[Scene question lines]
****************************************
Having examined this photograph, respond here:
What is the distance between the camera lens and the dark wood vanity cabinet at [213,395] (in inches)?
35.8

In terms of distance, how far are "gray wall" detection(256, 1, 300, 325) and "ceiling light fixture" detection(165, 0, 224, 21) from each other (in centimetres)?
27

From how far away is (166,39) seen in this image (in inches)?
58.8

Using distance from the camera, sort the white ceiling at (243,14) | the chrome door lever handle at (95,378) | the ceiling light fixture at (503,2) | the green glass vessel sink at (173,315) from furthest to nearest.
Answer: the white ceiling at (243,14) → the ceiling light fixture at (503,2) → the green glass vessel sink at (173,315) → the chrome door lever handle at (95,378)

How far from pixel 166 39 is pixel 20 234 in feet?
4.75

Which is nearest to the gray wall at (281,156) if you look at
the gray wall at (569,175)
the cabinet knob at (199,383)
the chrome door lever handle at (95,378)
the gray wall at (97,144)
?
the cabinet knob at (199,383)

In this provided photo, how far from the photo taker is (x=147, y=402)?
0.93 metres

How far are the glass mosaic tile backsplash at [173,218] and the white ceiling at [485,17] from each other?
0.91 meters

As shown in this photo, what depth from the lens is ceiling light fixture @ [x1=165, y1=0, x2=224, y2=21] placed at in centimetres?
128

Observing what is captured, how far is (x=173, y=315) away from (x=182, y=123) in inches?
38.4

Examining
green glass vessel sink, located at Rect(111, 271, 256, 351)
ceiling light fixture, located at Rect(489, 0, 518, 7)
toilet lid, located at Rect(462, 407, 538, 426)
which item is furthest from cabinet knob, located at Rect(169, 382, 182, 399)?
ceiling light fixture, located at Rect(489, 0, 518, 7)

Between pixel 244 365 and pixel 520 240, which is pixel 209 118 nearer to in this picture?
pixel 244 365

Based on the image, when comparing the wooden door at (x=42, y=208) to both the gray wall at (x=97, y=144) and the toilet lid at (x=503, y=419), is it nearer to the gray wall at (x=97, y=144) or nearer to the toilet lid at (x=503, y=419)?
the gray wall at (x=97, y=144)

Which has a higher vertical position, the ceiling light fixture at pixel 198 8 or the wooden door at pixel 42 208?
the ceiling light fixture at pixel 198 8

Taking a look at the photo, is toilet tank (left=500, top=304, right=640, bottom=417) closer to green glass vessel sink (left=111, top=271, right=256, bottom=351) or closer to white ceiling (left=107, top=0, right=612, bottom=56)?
****************************************
■ SET TASK: Retype every one of the lines above word for word.

■ PROBLEM SOLUTION:
Having examined this photograph, respond here:
What is the distance between the camera lens and the dark wood vanity cabinet at [213,395] (in inches)?
35.8

In terms of distance, how far are "gray wall" detection(256, 1, 300, 325) and "ceiling light fixture" detection(165, 0, 224, 21) from each other (in centimetres)?
27

From how far away is (166,39) seen in this image (in inches)?
58.8

Using distance from the camera, sort the white ceiling at (243,14) | the chrome door lever handle at (95,378) | the ceiling light fixture at (503,2) | the green glass vessel sink at (173,315) from furthest to nearest.
Answer: the white ceiling at (243,14) → the ceiling light fixture at (503,2) → the green glass vessel sink at (173,315) → the chrome door lever handle at (95,378)

How far from pixel 166 39 is pixel 20 234 in feet?
4.75

Which is nearest to the gray wall at (281,156) if you look at
the gray wall at (569,175)
the cabinet knob at (199,383)
the chrome door lever handle at (95,378)
the gray wall at (97,144)
?
the cabinet knob at (199,383)

In this provided photo, how far from the photo taker is (x=147, y=402)?
0.93 metres

How far are the glass mosaic tile backsplash at [173,218] and the white ceiling at [485,17] from each other?
0.91 meters

As shown in this photo, what depth from the lens is ceiling light fixture @ [x1=165, y1=0, x2=224, y2=21] placed at in centimetres?
128

Observing what is captured, how far is (x=173, y=315) away from (x=182, y=123) in inches?
38.4

Examining
green glass vessel sink, located at Rect(111, 271, 256, 351)
ceiling light fixture, located at Rect(489, 0, 518, 7)
toilet lid, located at Rect(462, 407, 538, 426)
which item is furthest from cabinet knob, located at Rect(169, 382, 182, 399)?
ceiling light fixture, located at Rect(489, 0, 518, 7)

Between pixel 244 365 and pixel 520 240, which is pixel 209 118 nearer to in this picture?
pixel 244 365

Based on the image, when comparing the wooden door at (x=42, y=208) to both the gray wall at (x=97, y=144) and the toilet lid at (x=503, y=419), is it nearer to the gray wall at (x=97, y=144) or nearer to the toilet lid at (x=503, y=419)?
the gray wall at (x=97, y=144)

Which has a higher vertical position, the ceiling light fixture at pixel 198 8 or the wooden door at pixel 42 208?
the ceiling light fixture at pixel 198 8

Taking a look at the photo, is toilet tank (left=500, top=304, right=640, bottom=417) closer to green glass vessel sink (left=111, top=271, right=256, bottom=351) or closer to white ceiling (left=107, top=0, right=612, bottom=56)?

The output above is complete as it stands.